The situation within the United States took a particularly American approach to COVID. The State has been able to take a completely hands off approach to dealing with the pandemic while simultaneously outsourcing the biopolitical control it wishes to exert onto its population. The State not only has no desire to actually assist in helping people through this moment, as clearly seen by the pathetic gestures of aid, whether that be a performative stimulus check or a temporary hold on evictions only to come back with a stronger force, but it also knows that it is completely unable to actually enforce any mandates or social control without instigating a mass uprising. But was able to outsource the biopolitical control onto the individual. While the State literally left everyone to die of COVID or die from poverty, it put the entire responsibility of ending the pandemic on the individual. It was up to you to work from home, to volunteer your location and social networks for contact tracing, and to punish and report anyone who strayed from this logic. Because those who didn’t follow this logic were the ones who were fueling the virus. And many leftists and radicals took this to heart, shaming people online for diverging from these rules, even when they blatantly made no “sense” even by epidemiological principles. In many ways, the State is still unable to enforce any sort of mandates in the US, but that does not stop liberals and some leftists from continuing to call for harsher restrictions or demonizing anyone who breaks from this track. All the while, the ruling class and technocrats continue to reap the benefits of the death while having a facade of a moral high ground.
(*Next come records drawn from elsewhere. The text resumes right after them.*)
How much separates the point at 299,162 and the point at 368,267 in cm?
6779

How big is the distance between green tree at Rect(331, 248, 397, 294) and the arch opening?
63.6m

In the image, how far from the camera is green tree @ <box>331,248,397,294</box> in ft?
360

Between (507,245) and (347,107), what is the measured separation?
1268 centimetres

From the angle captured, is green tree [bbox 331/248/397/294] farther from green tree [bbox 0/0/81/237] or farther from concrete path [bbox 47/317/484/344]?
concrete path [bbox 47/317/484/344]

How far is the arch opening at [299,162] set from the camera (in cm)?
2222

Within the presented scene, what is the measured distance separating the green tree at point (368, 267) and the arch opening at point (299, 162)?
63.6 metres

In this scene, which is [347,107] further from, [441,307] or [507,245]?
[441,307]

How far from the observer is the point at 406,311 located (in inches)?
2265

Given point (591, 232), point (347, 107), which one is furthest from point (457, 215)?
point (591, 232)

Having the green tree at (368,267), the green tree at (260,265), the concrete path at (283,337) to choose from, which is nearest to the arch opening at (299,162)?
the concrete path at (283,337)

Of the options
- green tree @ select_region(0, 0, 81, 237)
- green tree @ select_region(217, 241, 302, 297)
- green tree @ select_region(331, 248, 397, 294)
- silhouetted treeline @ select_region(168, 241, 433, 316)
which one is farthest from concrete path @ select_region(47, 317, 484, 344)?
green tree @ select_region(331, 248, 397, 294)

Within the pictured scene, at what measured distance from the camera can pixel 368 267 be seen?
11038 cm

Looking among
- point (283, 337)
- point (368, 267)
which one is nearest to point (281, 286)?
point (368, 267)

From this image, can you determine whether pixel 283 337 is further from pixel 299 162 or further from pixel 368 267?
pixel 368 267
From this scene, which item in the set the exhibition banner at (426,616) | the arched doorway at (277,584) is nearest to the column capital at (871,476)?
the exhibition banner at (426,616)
The ability of the State to outsource and individualize policing went hand in hand with its recuperation of forms of proletarian struggle such as the rent strike. Initially caught off guard by the spontaneous wave of tenants across the country refusing to pay their parasitic exploiters, the liberals quickly reacted with temporary rent forgiveness and eviction moratoriums. This was a clever move on their part. They showed themselves to be flexible in the content of their actions, as long as the means and ends took power away from the proletariat and returned it to the guarantor of the social contract…the State. Thus, rent strikes were replaced with rent forgiveness, workplace desertion with mandatory shutdowns, looting and theft with stimulus and unemployment checks (with limited success, as highly sensationalized accounts of organized looting caravans in California have shown). The liberal State showed itself willing to temporarily shut down the economy, as long as it’s them doing it and not us. In the struggle to destroy the existent and usher in truly new worlds, how something is done is more important than what is done. Unlike the expansion of authoritarian power through the state of emergency, of course, we all know that these bread crumbs (like the stimulus checks of yesteryear) are truly temporary. We should oppose all government mandates on principle, but also because they are the liberal strategy to get us back to work. Our takeaway from the recuperation of all the innovative and ingenious forms of refusal and desertion that emerged during the pandemic should not be to celebrate that anarchists did “something,” it should be to admit to ourselves that we did not aim high enough. Demand nothing, take everything.

On the whole, anarchists in the United States will be wholly unprepared to meaningfully intervene within a phenomenon similar to the Canadian trucker convoy happening here, even though we have had years to anticipate and prepare for such an obvious eventuality. The strategies and tactics used in the antifascist struggles of recent memory will not work as well when the fascists embed themselves within a larger mass movement…just as anarchists have been doing for decades. The trick will be to isolate the fascist elements and offer a truly liberatory alternative, not to indignantly moralize about how the whole movement is fascist.